Jovana Reisinger, Autorin, It-Kolumnistin und Vertreterin eines deklarierten Tussi-Feminismus, hat einen eigenen Weg der Sisi-Darstellung gewählt. Unterwegs im Namen der Kaiserin heißt ihr erster Langfilm, für den sie Regie und Drehbuch übernahm und der von nun an als Kleines Fernsehspiel in der ZDF-Mediathek zu sehen ist. Er beginnt mit einer ironischen Reminiszenz an den Ursprung allen Sisi-Kults: Weichgezeichnete Heimatfilmästhetik erinnert an die Sissi-Filme der Fünfzigerjahre, die den Mythos um die Kaiserin, damals noch in Doppel-S-Schreibweise, begründeten. 

Doch nicht nur die saftig grüne Bergkulisse und die pathetische Streichorchestermusik persiflieren das Original. Auch die Handlung wird etabliert, wie sie in deutschen Heimatfilmen nun mal etabliert wird – alles wird auserzählt.

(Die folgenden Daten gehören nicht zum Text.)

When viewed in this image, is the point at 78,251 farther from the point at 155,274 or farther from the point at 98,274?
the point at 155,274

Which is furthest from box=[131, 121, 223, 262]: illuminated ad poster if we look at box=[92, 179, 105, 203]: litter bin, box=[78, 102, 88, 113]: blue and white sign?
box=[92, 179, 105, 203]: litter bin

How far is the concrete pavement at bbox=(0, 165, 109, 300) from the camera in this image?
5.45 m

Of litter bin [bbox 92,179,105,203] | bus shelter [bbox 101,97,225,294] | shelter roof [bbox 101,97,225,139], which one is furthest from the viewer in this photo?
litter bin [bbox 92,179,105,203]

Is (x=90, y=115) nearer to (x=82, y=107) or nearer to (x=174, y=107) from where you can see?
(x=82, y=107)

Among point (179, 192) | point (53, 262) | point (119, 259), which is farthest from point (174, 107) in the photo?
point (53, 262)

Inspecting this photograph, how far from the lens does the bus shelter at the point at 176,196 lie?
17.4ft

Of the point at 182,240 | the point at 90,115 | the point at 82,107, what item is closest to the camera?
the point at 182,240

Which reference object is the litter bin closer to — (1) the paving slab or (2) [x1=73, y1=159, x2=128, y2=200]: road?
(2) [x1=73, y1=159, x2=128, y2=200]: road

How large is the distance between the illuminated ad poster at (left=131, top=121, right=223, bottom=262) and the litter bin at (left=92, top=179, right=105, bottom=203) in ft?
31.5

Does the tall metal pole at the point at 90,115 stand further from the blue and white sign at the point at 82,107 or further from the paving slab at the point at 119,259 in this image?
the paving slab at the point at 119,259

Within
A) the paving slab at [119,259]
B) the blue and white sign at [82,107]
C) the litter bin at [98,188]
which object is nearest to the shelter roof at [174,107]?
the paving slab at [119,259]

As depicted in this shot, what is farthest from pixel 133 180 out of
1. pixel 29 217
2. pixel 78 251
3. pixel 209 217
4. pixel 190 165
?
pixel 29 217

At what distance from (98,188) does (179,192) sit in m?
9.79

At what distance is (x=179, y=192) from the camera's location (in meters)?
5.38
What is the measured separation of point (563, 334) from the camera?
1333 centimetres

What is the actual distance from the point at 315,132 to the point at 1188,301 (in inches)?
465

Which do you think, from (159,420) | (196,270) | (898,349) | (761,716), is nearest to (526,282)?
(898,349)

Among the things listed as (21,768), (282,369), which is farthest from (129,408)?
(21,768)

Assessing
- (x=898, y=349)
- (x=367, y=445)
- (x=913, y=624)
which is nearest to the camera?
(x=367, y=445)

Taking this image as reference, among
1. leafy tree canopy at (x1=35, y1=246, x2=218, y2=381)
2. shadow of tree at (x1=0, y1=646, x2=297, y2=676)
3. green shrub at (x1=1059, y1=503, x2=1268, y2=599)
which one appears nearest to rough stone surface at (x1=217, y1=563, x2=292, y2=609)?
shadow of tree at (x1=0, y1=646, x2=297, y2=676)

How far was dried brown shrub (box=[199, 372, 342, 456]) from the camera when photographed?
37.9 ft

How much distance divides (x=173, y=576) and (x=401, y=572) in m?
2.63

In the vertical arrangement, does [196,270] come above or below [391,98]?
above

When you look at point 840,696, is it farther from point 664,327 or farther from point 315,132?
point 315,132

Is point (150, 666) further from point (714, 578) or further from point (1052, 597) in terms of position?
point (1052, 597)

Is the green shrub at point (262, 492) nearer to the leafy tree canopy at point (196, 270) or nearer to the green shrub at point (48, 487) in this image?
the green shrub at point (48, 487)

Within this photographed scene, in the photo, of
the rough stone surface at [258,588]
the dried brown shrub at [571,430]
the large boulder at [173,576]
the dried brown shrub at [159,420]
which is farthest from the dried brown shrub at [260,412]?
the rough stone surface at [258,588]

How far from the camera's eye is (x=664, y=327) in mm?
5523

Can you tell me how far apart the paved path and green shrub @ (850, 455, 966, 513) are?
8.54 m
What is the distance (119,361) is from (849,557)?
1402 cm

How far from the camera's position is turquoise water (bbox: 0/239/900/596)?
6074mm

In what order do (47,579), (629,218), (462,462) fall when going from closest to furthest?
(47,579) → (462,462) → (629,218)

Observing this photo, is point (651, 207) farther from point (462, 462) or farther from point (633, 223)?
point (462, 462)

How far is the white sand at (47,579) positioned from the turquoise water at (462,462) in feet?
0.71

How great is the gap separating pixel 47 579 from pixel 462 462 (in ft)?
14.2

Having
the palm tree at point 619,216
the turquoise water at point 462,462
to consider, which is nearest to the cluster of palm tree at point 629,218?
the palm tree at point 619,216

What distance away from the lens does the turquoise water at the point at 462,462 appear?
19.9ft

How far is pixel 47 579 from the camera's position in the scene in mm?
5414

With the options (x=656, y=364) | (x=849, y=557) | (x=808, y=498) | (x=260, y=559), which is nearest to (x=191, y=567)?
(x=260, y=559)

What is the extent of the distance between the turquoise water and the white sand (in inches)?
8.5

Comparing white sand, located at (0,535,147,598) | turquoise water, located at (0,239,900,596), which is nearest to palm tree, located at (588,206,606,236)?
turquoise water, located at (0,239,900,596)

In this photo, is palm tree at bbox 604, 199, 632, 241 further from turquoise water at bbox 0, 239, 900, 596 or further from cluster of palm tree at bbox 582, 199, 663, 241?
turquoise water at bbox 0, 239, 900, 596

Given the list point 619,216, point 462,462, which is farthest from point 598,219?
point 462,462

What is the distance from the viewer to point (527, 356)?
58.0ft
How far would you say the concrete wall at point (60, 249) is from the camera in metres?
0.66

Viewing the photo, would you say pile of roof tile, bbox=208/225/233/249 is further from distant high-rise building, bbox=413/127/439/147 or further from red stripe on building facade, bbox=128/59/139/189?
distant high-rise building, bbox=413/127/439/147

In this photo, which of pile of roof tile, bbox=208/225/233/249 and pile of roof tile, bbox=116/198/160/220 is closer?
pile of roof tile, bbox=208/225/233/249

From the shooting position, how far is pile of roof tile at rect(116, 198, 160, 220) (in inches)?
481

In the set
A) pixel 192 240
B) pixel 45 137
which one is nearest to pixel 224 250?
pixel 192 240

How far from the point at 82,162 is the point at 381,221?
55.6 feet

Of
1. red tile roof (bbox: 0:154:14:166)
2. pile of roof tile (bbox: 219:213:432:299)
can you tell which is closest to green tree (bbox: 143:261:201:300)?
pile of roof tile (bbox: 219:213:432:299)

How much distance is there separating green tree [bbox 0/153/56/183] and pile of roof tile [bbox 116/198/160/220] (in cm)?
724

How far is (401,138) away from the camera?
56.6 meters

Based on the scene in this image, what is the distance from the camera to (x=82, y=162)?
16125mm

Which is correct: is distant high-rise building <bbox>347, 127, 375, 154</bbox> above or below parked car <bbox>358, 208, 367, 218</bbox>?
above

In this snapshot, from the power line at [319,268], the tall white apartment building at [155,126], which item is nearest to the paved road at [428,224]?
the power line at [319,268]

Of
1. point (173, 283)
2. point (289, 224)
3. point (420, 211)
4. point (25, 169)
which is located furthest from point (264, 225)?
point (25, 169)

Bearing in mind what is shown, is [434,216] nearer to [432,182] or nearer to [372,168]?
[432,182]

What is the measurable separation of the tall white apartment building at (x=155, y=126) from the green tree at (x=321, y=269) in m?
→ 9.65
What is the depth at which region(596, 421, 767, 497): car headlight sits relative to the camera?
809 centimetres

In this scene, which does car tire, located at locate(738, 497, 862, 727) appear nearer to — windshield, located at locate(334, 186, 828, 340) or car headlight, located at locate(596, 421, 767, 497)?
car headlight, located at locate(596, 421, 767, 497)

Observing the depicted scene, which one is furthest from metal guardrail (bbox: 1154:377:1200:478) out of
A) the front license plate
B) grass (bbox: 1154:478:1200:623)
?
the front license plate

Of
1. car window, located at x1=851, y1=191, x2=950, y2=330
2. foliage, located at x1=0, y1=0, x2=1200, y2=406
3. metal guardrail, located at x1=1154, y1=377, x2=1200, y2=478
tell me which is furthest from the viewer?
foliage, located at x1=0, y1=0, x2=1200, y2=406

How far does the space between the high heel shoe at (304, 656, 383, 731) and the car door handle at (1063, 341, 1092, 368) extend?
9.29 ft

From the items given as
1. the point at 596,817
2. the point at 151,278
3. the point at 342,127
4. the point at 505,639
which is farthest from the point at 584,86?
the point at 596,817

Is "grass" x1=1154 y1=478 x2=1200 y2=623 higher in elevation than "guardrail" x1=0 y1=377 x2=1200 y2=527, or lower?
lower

So lernt man Romy (Julia Windischbauer), Karlheinz (Thomas Hauser) und Magda Gustav (Benjamin Radjaipour) kennen, deren Namen denen der Hauptdarsteller der Sissi-Filme entsprechen: eine Gruppe von Thirtysomethings, die sich auf einem Gasthof eingefunden hat, um hier, inmitten der österreichischen Alpen, den berühmten Jungbrunnen zu finden, denn ihre größte Sorge, das wird schnell klar, ist das Altern. Sie sprechen Sätze wie “Ich bin regelrecht aufgekratzt, mein Appetit ist außergewöhnlich” oder “Gar kaiserlich ist mir zumute” und bestellen “Ein Ei, bittschön, von der schönsten Henne, versteht sich”. Als die drei, auf solch manierierte Weise frisch gestärkt, ihre Suche beginnen, begegnet ihnen eine feenhafte Erscheinung, die verkündet: Eine Person aus der Gruppe sei die Reinkarnation von Kaiserin Elisabeth. Sie müssten nur herausfinden, wer. Von nun an kippt das Verhältnis zwischen Romy, stets miesepetrig, Karlheinz, pragmatisch veranlagt, und Magda Gustav, immer etwas träumerisch, von Freundschaft zu Konkurrenz.  

Der Clou an Unterwegs im Namen der Kaiserin: Sisi wird im ganzen Film nicht auftauchen, weder als reale Gestalt noch als Wiedergeburt. Das Versprechen auf Reinkarnation ist der Trick einer mythologisch anmutenden Gruppe dreier altersloser Frauen, ähnlich den drei Hexen aus Shakespeares Macbeth. Sie haben den Jungbrunnen für sich entdeckt und wollen Reisegruppen durch Ablenkung davon fernhalten. Statt nach der Quelle ewiger Jugend warten Romy, Karlheinz und Magda Gustav Sisis Geist nun also in einem Luxushotel, in dem sie sich, wie die echte Kaiserin, Kalbsschnitzel zur Hautverjüngung ins Gesicht legen lassen, auf ein Zeichen, wer von ihnen denn nun die Reinkarnation ist.  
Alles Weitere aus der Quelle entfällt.